Le passage à la comptabilité privée s’est effectué dans de bonnes conditions et les comptes vérifiés ont tous fait l’objet de certification sans réserve. Toutefois, le délai de transposition des comptes dans le dossier individuel de situation est trop long pour en faire un instrument utile de pilotage notamment budgétaire. Sous cette limite du parangonnage, la situation financière peut être considérée comme rétablie, après que l’office est sorti d’un plan de retour à l’équilibre, suivi d’un plan de redressement appuyé par la Caisse de garantie du logement locatif social (CGLLS). Une attention particulière doit cependant être apportée aux impayés, aux frais de structure et au financement des opérations par fonds propres.

En ce qui concerne la gestion locative, l’office est incapable de faire face à une demande de logements dont le stock se rapproche du nombre de logements gérés (6 598 demandes actives en attente d’attribution fin 2013). La majorité des attributions (57,78 % en moyenne sur la période examinée) concerne des réservataires (État, communes, organismes divers) et le nombre de refus du logement attribué à l’un des trois prospects retenus est très important (30 % des attributions en 2013). L’office ne parvient pas à enrayer les impayés de loyers qui sont en forte augmentation, malgré les efforts qu’il consent en matière d’accompagnement social. S’agissant des logements attribués aux agents de l’office, il est relevé deux attributions en dépassement des plafonds de ressources et un nombre d’impayés beaucoup trop important.

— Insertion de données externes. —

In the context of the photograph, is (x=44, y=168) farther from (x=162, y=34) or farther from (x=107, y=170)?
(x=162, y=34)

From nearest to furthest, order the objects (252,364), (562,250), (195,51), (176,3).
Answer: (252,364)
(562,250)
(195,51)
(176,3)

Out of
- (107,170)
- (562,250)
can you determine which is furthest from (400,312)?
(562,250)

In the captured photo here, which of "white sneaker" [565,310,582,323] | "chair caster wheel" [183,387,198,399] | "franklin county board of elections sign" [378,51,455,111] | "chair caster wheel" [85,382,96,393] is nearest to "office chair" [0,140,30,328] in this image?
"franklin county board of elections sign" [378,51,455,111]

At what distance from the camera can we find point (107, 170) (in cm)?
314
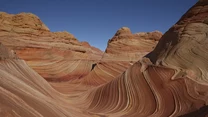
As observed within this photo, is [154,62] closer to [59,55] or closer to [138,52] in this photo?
[138,52]

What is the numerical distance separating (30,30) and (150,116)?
53.2 feet

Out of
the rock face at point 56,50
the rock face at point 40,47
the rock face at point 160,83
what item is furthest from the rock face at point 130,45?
the rock face at point 160,83

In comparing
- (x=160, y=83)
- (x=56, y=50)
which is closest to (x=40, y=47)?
(x=56, y=50)

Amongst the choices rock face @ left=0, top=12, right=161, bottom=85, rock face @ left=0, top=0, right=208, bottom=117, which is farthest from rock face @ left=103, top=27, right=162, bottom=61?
rock face @ left=0, top=0, right=208, bottom=117

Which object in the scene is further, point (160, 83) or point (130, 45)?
point (130, 45)

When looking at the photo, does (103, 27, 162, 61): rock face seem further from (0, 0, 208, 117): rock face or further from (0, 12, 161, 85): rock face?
(0, 0, 208, 117): rock face

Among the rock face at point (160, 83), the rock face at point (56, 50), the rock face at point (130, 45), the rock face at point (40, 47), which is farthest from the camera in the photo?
the rock face at point (130, 45)

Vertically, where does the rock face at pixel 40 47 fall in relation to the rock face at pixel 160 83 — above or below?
above

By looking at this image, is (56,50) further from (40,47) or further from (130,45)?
(130,45)

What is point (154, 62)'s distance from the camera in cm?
953

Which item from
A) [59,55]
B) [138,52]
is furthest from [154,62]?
[59,55]

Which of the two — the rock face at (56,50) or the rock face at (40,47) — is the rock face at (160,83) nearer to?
the rock face at (56,50)

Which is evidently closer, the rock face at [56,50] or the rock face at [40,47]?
the rock face at [56,50]

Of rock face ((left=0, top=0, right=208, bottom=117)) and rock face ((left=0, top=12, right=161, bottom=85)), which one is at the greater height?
rock face ((left=0, top=12, right=161, bottom=85))
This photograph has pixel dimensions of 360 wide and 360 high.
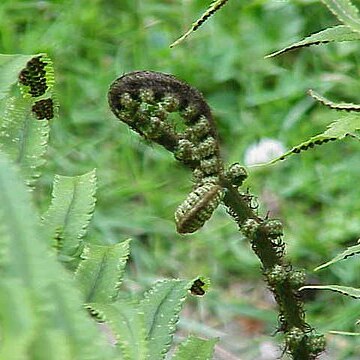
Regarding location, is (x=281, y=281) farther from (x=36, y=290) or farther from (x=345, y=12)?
(x=36, y=290)

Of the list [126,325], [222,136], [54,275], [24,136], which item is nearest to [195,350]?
[126,325]

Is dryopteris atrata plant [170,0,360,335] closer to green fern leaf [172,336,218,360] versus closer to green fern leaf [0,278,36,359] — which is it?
green fern leaf [172,336,218,360]

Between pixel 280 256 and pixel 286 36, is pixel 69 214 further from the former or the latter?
pixel 286 36

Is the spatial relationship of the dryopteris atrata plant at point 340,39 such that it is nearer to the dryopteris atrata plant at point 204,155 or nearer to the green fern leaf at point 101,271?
the dryopteris atrata plant at point 204,155

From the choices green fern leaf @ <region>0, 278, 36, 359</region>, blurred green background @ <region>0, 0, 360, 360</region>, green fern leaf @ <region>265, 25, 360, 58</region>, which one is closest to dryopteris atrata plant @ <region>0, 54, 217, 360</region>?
green fern leaf @ <region>0, 278, 36, 359</region>

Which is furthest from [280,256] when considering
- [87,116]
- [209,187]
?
[87,116]

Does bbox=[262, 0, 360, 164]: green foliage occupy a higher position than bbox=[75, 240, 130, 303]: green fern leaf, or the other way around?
bbox=[262, 0, 360, 164]: green foliage
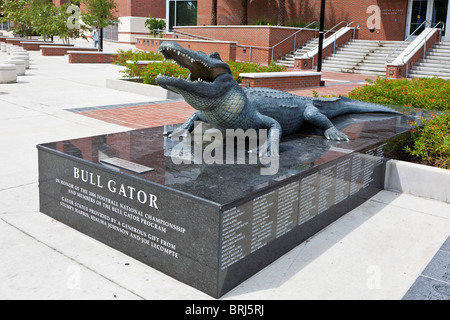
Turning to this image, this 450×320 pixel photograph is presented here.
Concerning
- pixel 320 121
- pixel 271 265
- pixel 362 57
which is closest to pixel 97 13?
pixel 362 57

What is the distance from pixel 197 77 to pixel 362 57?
2162 centimetres

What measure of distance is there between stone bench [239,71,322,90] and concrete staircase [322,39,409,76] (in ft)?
23.8

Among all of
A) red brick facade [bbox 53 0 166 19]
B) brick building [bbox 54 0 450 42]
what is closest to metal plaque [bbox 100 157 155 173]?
brick building [bbox 54 0 450 42]

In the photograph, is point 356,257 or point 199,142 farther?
point 199,142

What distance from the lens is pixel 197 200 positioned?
3.33 meters

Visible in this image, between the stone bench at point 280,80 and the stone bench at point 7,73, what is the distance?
7.63 metres

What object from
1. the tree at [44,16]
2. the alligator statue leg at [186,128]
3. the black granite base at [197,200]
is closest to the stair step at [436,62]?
the black granite base at [197,200]

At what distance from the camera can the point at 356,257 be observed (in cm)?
397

En ce qui concerne la passation des marchés, l’office n’a pas su profiter des simplifications qu’aurait pu lui apporter le fait de ne plus être soumis au code des marchés publics mais à l’ordonnance n° 2005-649 du 6 juin 2005 relative aux marchés passés par certaines personnes publiques non soumises au code des marchés publics et à son décret d’application n° 2005-1742 du 30 décembre 2005. Les cas de recours aux procédures formalisées du code plutôt qu’à celles de l’ordonnance méritent d’ailleurs d’être éclaircis, de même que les règles permettant de respecter les principes de liberté d’accès à la commande publique, d’égalité de traitement des candidats et de transparence en matière de procédures adaptées. Le contrôle interne doit en outre être renforcé, afin d’éviter les errements relevés par le présent contrôle non seulement en matière de passation mais aussi en matière d’exécution.

RECOMMANDATIONS

Recommandation n° 1 :

Adopter le règlement intérieur prévu par le 2° de l’article R. 421-16 du code de la construction et de l’habitation (CCH).

Recommandation n° 2 :

Rédiger et adopter un guide interne précisant, de manière pérenne et non plus au coup par coup, les cas de soumission volontaire au code des marchés publics, les procédures applicables aux marchés passés selon une procédure adaptée soumis à ce code comme à l’ordonnance n° 2005-649 du 6 juin 2005 relative aux marchés passés par certaines personnes publiques non soumises au code des marchés publics, la composition et le fonctionnement des commissions.